PROBLEM DESCRIPTION → Write out exactly, with no other output, the lines below from the one that contains "What is the" through the end.

[Data records]
• • •

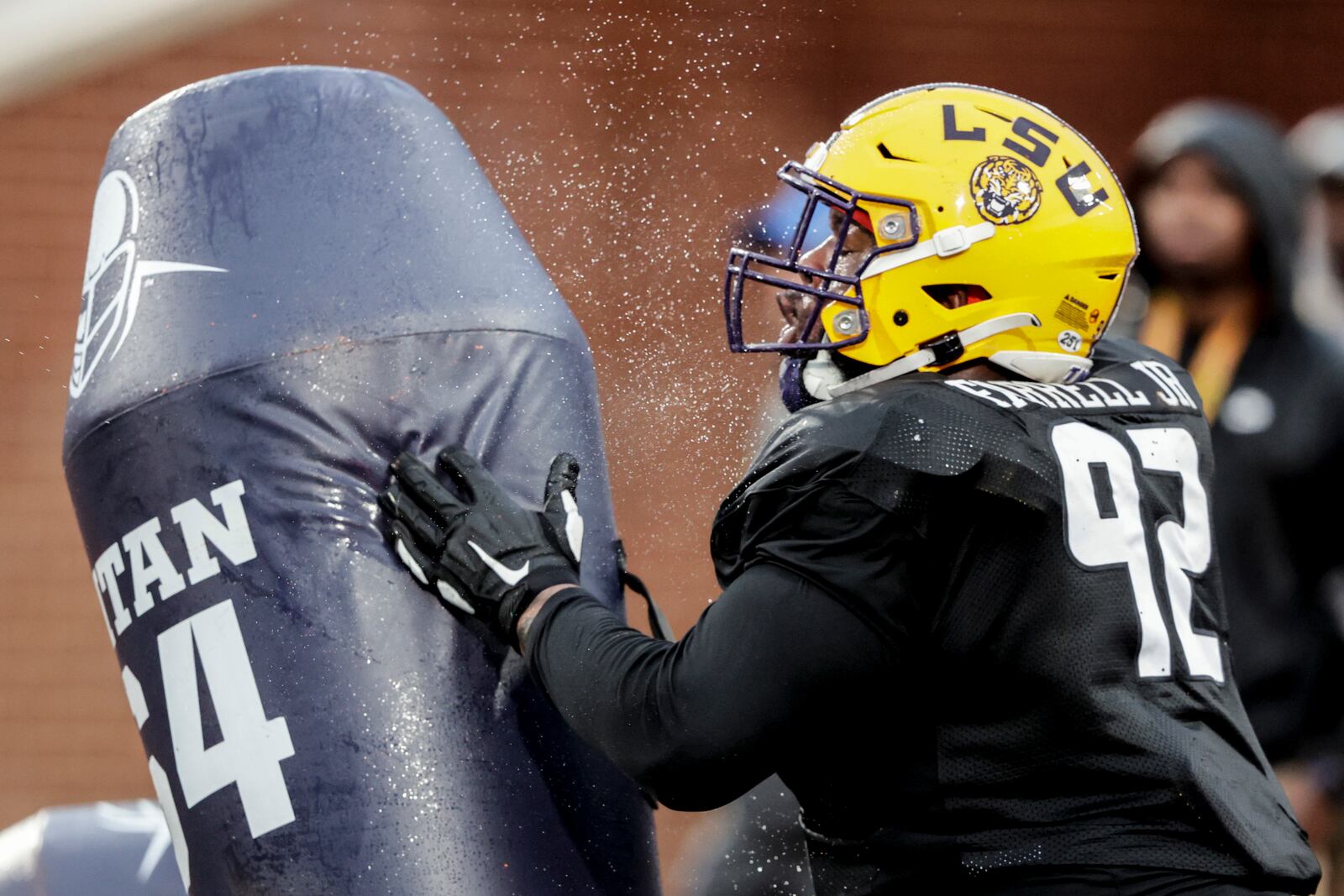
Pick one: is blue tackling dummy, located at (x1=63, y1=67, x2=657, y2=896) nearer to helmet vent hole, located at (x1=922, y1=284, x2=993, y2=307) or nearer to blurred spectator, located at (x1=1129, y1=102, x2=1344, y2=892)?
helmet vent hole, located at (x1=922, y1=284, x2=993, y2=307)

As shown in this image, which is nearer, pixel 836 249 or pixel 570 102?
pixel 836 249

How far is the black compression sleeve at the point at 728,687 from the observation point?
1.69 metres

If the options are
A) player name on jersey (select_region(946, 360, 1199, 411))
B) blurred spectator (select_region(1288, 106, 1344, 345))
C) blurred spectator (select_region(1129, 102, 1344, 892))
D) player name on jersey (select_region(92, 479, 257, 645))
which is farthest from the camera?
blurred spectator (select_region(1288, 106, 1344, 345))

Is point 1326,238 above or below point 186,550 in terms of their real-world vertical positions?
below

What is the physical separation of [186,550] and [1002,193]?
1020 mm

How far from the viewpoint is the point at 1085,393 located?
194 centimetres

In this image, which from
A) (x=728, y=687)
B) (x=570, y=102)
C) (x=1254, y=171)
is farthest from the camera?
(x=570, y=102)

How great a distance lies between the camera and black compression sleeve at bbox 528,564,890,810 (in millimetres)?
1688

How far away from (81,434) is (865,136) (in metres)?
1.00

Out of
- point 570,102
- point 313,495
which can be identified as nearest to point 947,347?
point 313,495

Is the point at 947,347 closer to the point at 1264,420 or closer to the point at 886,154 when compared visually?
the point at 886,154

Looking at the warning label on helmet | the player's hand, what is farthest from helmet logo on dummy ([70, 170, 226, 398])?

• • •

WORKED SOLUTION →
What is the physical separation of [186,550] and [1002,193]?
1020 mm

How far from the viewpoint is the point at 1085,393 located?
194 centimetres

In this image, which from
A) (x=728, y=687)
B) (x=570, y=102)
C) (x=1254, y=171)
is farthest from the camera?
(x=570, y=102)

How great a distance lies between the camera and black compression sleeve at bbox 528,564,890,810 (in millimetres)?
1688

How far away from (81,434) is (865,136) (in metres)?
1.00

Out of
- point 570,102
- point 313,495
which can be identified as nearest to point 947,347?
point 313,495

Is the point at 947,347 closer to the point at 1264,420 or closer to the point at 886,154 when compared visually?
the point at 886,154

Looking at the warning label on helmet | the player's hand, what is farthest from helmet logo on dummy ([70, 170, 226, 398])?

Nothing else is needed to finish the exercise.